Ici on a celle-là pour les filles

http://www.zooplus.fr/shop/chiens/so...n_oster/183142

Je l'ai acheté, car pareil que toi, mettre 100€ 3-4 fois par an chez la toiletteuse, ça faisait beaucoup.

La tondeuse est super, j'en suis très contente, elle va bien malgré le poil "chèvre"/torsadé des morues.

Ya juste la tonte de printemps après les longs mois d'hiver qui parfois est difficile car elles font des bourres à la peau, donc à certains endroits (cou essentiellement), il faut dégrossir au ciseau avant.

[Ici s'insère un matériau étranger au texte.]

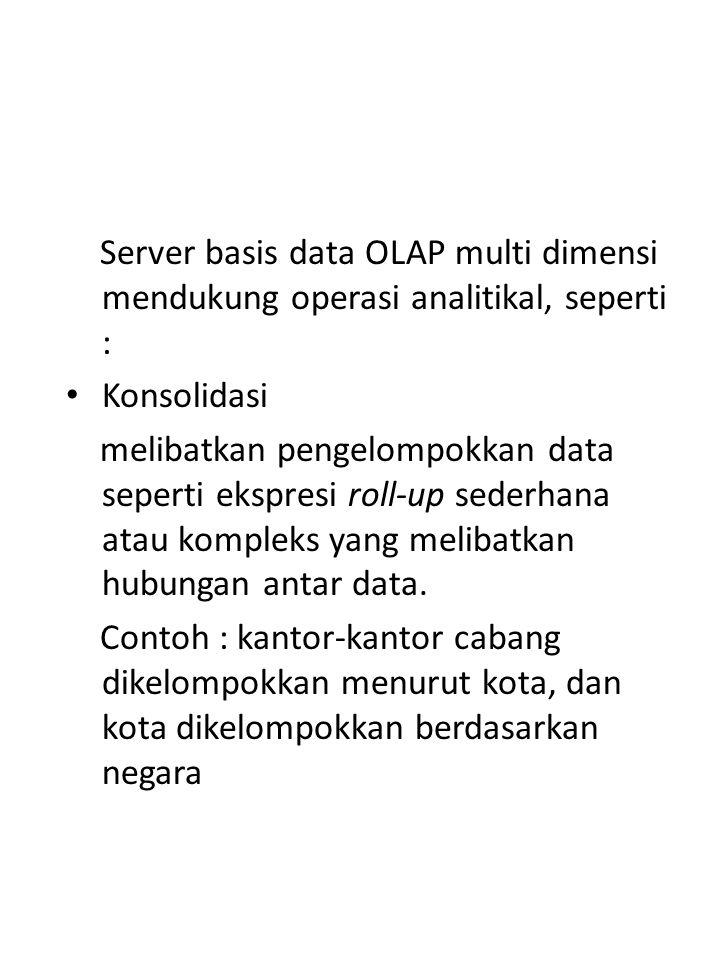Server basis data OLAP multi dimensi mendukung operasi analitikal, seperti :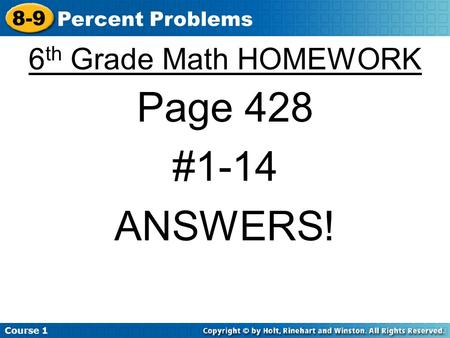 Course 1 8-9 Percent Problems 6 th Grade Math HOMEWORK Page 428 #1-14 ANSWERS!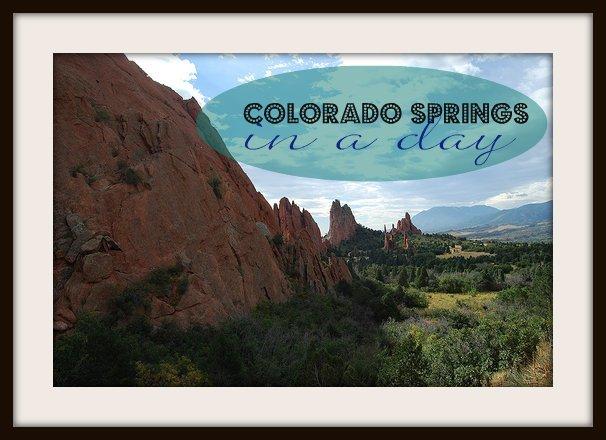 orado Springs in a DAy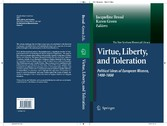 Virtue, Liberty, and Toleration - Political Ideas of European Women, 1400-1800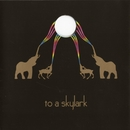 To A Skylark/To A Skylark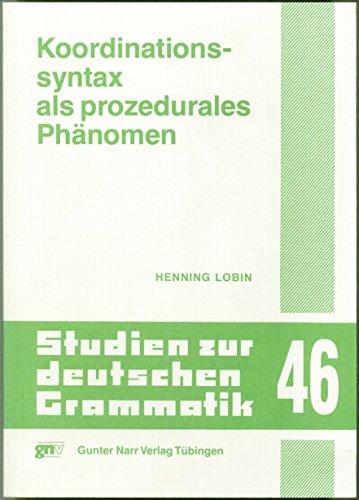 Koordinationssyntax als prozedurales Phänomen: Henning Lobin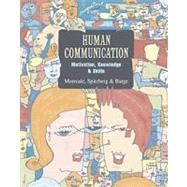Human Communication:  Motivation, Knowledge, and Skills (Non-InfoTrac Version)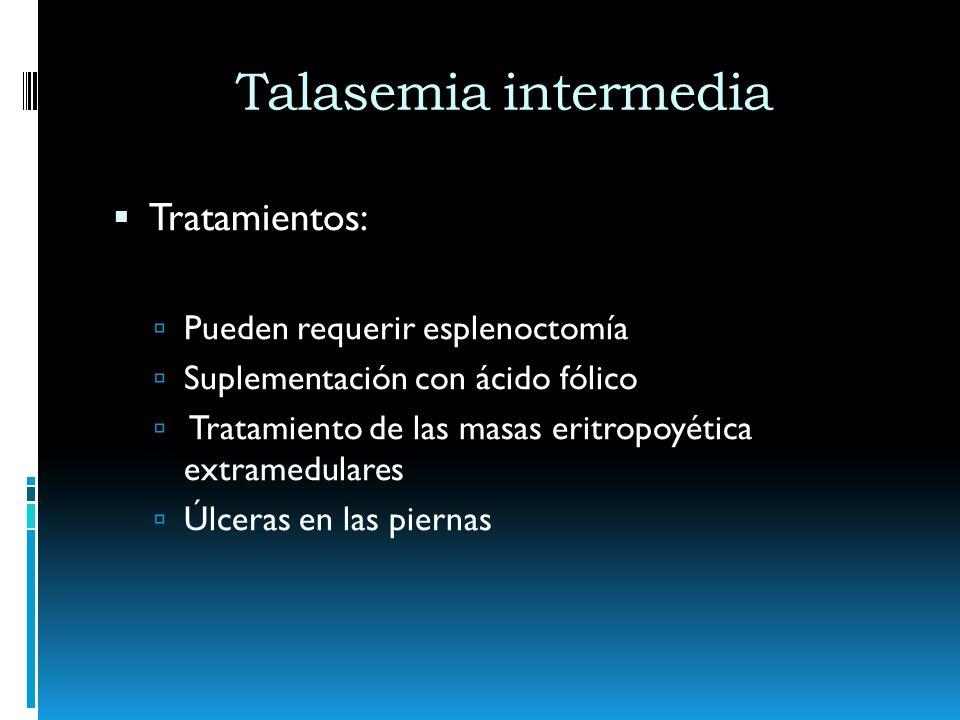 Talasemia intermedia Tratamientos: Pueden requerir esplenoctomía Suplementación con ácido fólico Tratamiento de las masas eritropoyética extramedulare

Pour les tontes de fin de printemps, été et fin d'automne, elle est impeccable malgré leur poil très épais au niveau de l'arrière train, aucun soucis. Je peux m'en servir pendant 2h-2h30 sans qu'elle surchauffe (sachant qu'elle ne tourne pas en continu, on fait régulièrement des pauses pour ramasser les poils).

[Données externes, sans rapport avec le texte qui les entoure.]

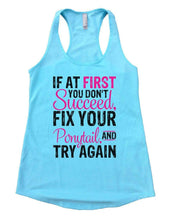 IF AT FIRST YOU DON'T Succeed, FIX YOUR Ponytail, AND TRY AGAIN Womens Workout Tank Top Small Womens Tank Tops Cancun Blue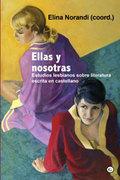 ELLAS Y NOSOTRAS - ESTUDIOS LESBIANOS SOBRE LITERATURA ESCRITA EN CASTELLANO. ESTUDIOS LESBIANO
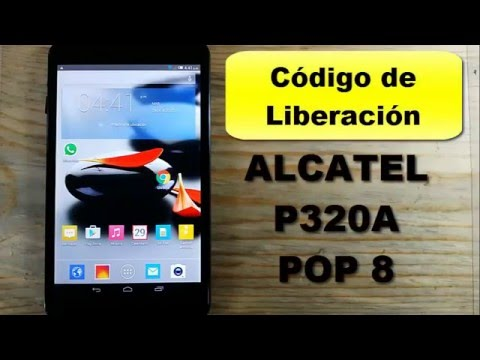 Código de liberación Alcatel POP 8 unlock code Alcatel Tablet P320A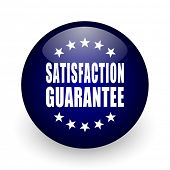 Satisfaction guarantee blue glossy ball web icon on white background. Round 3d render button. poster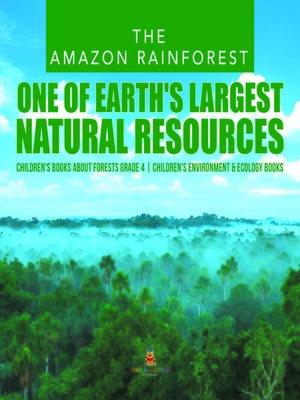 cover image of The Amazon Rainforest --One of Earth's Largest Natural Resources--Children's Books about Forests Grade 4--Children's Environment & Ecology Books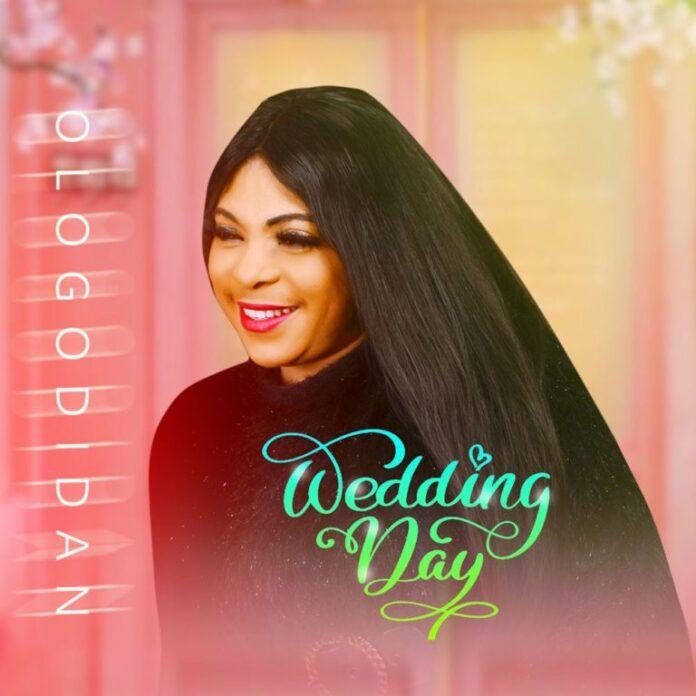 Ologodidan – Wedding Day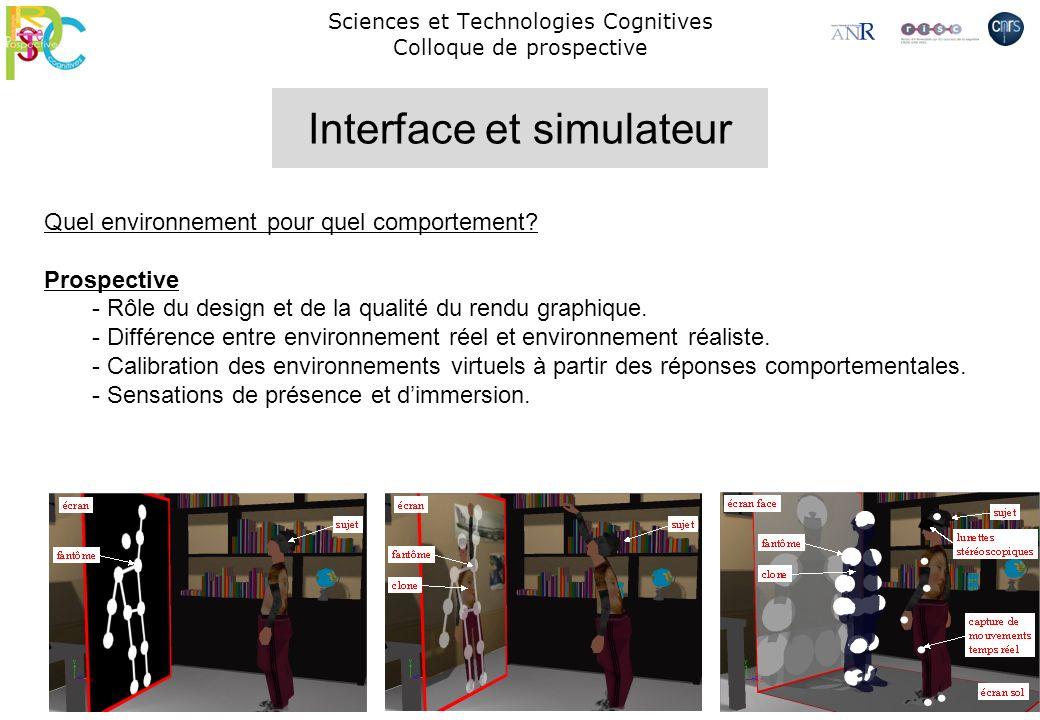 Sciences et Technologies Cognitives Colloque de prospective Quel environnement pour quel comportement? Prospective - Rôle du design et de la qualité d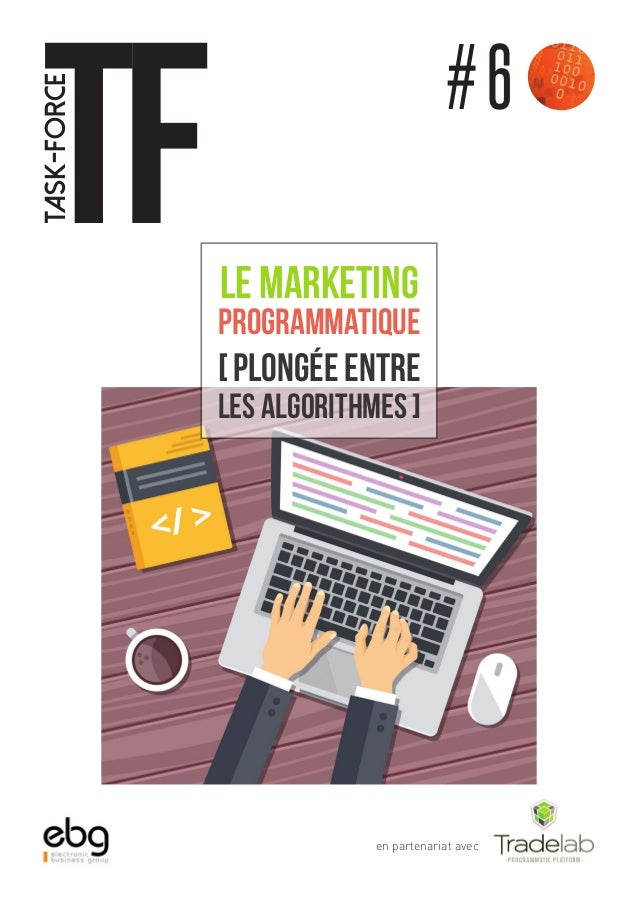 tF task-force # 6 en partenariat avec le marketing programmatique [ plongée entre les algorithmes ]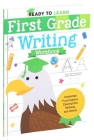 Ready to Learn: First Grade Writing Workbook: Grammar, Punctuation, Descriptive Writing, and More! Cover Image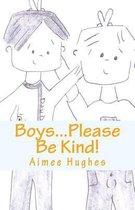 Boys...Please Be Kind!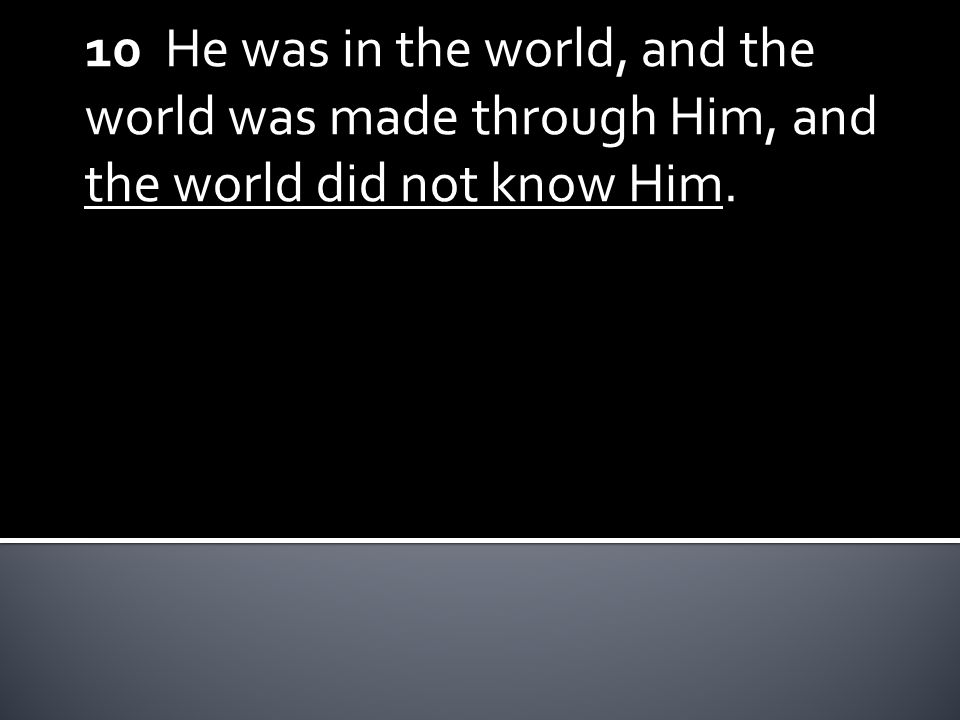 10 He was in the world, and the world was made through Him, and the world did not know Him.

Alors clairement, comme les filles sont à poils longs, ça n'est pas aussi "beau" que quand c'était fait par la toiletteuse, ya des bouts qui dépassent, mais l'essentiel c'est qu'elle soient bien, et la tondeuse a vite été amortie.

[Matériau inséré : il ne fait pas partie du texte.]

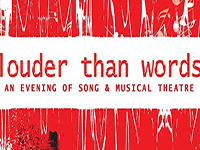 Louder Than Words // an evening of song and musical theatre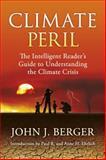 Climate Peril, John J. Berger, 0985909234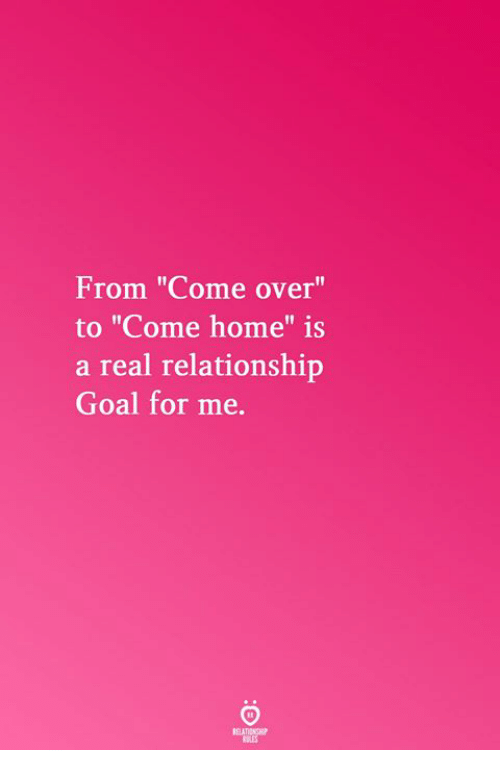 """Come Over, Goal, and Home: From """"Come over""""  to """"Come home"""" is  a real relationship  Goal for me.  Il  RELATICNGHP  BLES"""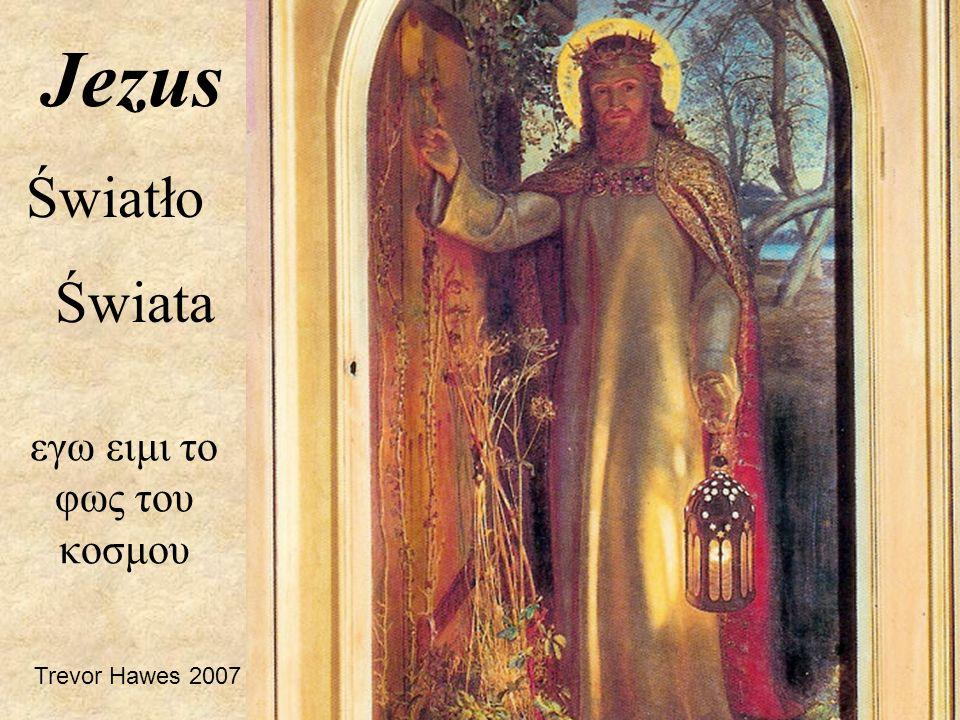 εγω ειμι το φως του κοσμου Jezus Światło Świata Trevor Hawes 2007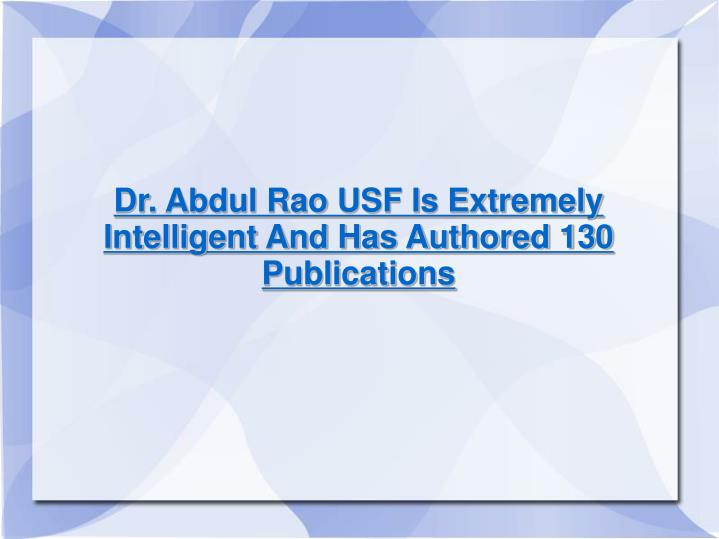 Dr. Abdul Rao USF Is Extremely Intelligent And Has Authored 130 Publications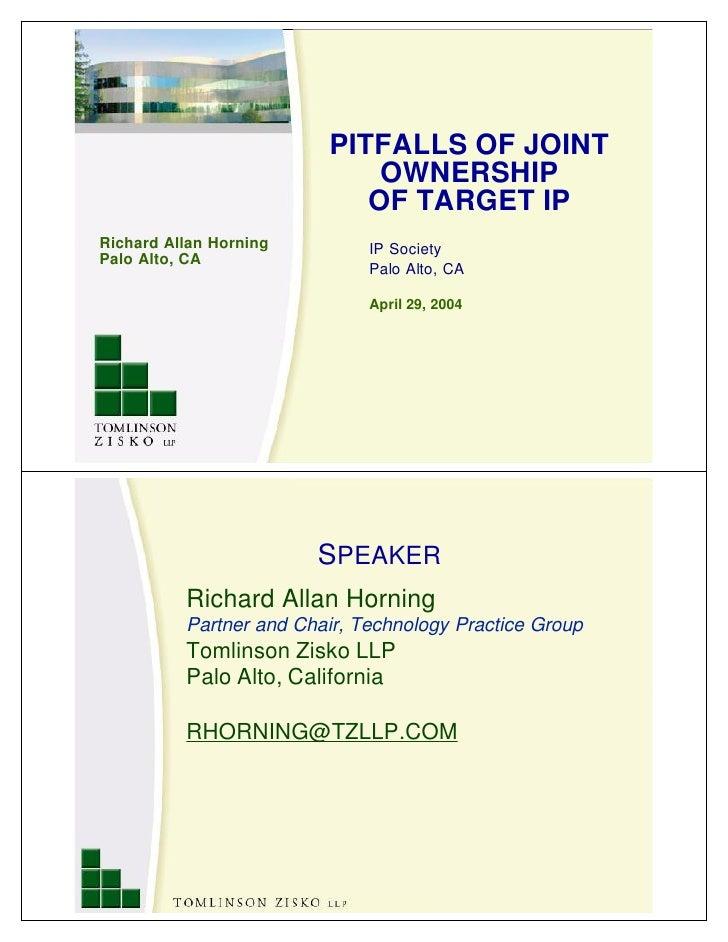 PITFALLS OF JOINT                              OWNERSHIP                             OF TARGET IP Richard Allan Horning   ...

Et elle sert même avec le petite tête pour tondre autour des bobos, c'est plus facile et plus sur qu'avec les ciseaux. Comme ça si on trouve une boule, un truc bizarre, zou un coup de tondeuse (tant pis pour l'esthétique) et chez le véto on retrouve vite l'endroit, surtout chez ceux qui se tortillent sur la table

----------


## dedel

moi j'ai celle là : http://www.zooplus.fr/shop/chiens/so...en_moser/99193

j'en suis contente, je faisais les retouches de Rubens (bearded collie) et la tonte de la cocker x épagneul de mes parents et de l'épagneul de ma gd mère. Les deux chiennes ont souvent des bourres mais aucun souci.
 je l'ai acheté en 2010 et elle tourne tjs bien, par contre je graisse bien les lames avant chaque tonte et je nettoie bien. 
Le seul souci que j'ai c'est que parfois la tête de coupe se clipse mal sur le corps de la tondeuse mais il suffit de l'aligner manuellement pour ça s'arrange.

----------


## Jess-du-51

> moi j'ai celle là : http://www.zooplus.fr/shop/chiens/so...en_moser/99193
> 
> j'en suis contente, je faisais les retouches de Rubens (bearded collie) et la tonte de la cocker x épagneul de mes parents et de l'épagneul de ma gd mère. Les deux chiennes ont souvent des bourres mais aucun souci.
>  je l'ai acheté en 2010 et elle tourne tjs bien, par contre je graisse bien les lames avant chaque tonte et je nettoie bien. 
> Le seul souci que j'ai c'est que parfois la tête de coupe se clipse mal sur le corps de la tondeuse mais il suffit de l'aligner manuellement pour ça s'arrange.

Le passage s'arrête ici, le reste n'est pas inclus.